Stalen flenzen heb ik nog nooit afgebroken gezien...

----------


## jens

ik tip al jaren me baskasten met de pijp die in de flens zit...nog nooit problemen mee gehad...keurige stevige jongens van k&m

----------


## hobbydj

> Dat hoop ik niet. 
> 
> terwijl als je op safe wilt gaan je toch wel een wat zwaardere moet gebruiken. (Iets met kracht*arm)

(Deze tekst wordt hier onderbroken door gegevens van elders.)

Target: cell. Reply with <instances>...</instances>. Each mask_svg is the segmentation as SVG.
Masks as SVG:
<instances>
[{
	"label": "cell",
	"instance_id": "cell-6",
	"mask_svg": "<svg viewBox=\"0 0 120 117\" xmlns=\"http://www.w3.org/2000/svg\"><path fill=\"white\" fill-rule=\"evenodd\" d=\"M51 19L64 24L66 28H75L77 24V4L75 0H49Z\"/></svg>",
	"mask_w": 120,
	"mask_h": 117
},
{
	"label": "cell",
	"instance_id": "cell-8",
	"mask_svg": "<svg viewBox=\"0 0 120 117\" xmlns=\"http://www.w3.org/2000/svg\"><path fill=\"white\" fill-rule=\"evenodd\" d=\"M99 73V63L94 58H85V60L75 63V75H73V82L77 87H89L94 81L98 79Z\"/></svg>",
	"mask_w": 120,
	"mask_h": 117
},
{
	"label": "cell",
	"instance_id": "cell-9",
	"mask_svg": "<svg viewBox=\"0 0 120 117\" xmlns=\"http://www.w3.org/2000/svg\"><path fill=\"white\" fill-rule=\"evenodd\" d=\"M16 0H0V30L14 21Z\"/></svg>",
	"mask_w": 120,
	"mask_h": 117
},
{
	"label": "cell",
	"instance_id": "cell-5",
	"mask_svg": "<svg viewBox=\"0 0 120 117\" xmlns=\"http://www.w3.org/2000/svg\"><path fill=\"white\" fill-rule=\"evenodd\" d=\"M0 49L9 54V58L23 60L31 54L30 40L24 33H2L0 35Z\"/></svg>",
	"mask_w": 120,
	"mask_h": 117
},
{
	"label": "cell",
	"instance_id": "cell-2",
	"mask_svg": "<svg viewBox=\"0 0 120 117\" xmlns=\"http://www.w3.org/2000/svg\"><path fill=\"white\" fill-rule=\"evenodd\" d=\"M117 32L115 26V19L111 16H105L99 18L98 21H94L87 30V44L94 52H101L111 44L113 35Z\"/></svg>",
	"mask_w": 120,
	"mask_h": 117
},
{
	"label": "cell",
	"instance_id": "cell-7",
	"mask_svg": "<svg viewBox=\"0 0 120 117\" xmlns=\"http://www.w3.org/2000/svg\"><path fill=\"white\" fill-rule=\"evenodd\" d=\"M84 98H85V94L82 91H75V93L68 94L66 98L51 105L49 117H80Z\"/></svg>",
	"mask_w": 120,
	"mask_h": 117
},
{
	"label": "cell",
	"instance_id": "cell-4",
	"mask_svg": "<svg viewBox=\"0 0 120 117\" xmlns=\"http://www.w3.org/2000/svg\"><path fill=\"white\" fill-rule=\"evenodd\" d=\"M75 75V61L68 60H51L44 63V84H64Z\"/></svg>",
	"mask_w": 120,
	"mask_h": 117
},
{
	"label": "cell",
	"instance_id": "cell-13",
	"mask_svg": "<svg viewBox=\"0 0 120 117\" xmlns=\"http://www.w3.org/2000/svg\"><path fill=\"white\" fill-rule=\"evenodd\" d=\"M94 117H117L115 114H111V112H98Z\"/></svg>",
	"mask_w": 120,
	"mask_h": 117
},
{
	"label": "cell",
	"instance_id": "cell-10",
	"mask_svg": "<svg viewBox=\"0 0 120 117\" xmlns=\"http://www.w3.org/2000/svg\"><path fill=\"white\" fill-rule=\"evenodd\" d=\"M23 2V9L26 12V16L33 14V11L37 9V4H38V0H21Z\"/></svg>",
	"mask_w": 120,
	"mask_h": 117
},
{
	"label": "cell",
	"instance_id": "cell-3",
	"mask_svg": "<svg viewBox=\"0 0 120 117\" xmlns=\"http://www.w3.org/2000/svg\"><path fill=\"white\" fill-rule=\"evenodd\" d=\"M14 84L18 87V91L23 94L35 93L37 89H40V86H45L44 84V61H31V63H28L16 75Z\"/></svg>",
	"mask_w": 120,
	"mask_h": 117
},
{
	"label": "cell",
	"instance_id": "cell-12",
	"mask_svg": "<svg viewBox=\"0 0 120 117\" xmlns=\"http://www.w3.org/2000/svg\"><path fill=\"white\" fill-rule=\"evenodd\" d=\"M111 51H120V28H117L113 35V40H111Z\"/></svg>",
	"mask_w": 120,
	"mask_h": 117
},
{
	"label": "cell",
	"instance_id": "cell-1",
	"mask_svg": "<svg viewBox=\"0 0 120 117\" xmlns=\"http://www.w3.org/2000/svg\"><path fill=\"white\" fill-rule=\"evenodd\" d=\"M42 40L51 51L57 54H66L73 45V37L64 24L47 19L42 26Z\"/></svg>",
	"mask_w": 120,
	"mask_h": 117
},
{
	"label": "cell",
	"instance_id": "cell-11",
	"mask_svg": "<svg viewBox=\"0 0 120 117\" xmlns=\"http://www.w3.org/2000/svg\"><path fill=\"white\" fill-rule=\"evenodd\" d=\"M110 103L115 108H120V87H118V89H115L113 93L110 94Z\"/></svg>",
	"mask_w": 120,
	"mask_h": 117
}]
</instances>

Kracht x arm = moment  :Big Grin:

----------


## Beckers Entertainment

Nog wat nieuwe foto's.
Hierop zie je ook dat ik opgeruimd kan werken..!  :Big Grin: 
Toch?

Vragen en reacties zijn méér dan welkom.  :Smile: 









Groeten Jasper

----------


## djspeakertje

Waar gebruik je de meest rechtse kist op de middelste foto voor?( Picasa Web Albums - spiekerfreak - geluid/licht )
Kabelkist?, erg netjes verder, alles mooi opgeruimd, geen kabeltjes die overal en nergens liggen. 
Waarom draai je je speakerkabel (speakon of actief?) zo vaak om je tussenpaaltje heen? Dat kan met 2* ook wel (vind ik dan)

Erg netjes verder!

Daan

P.s; Die oranje schijfjes op de tafels, zijn dat bierviltjes of jouw kaartjes?
Visitekaartjes zijn altijd handig, mensen onthouden dat je goed was, maar niet hoe je heette. 
(of wat dat 06 nummer nou ook alweer was...)

----------


## Beckers Entertainment

De kabel heb ik er zovaak omheen gedraaid omdat hij op deze manier strak eromheen zit en ik niet nog 'n halve meter achter m'n bas heb bungelen.
(Ja, actieve speakers)
De kist die jij aangeeft is inderdaad m'n kabelcase. Maar ook m'n microfoonkoffertje en dergelijke liggen daarin opgeborgen.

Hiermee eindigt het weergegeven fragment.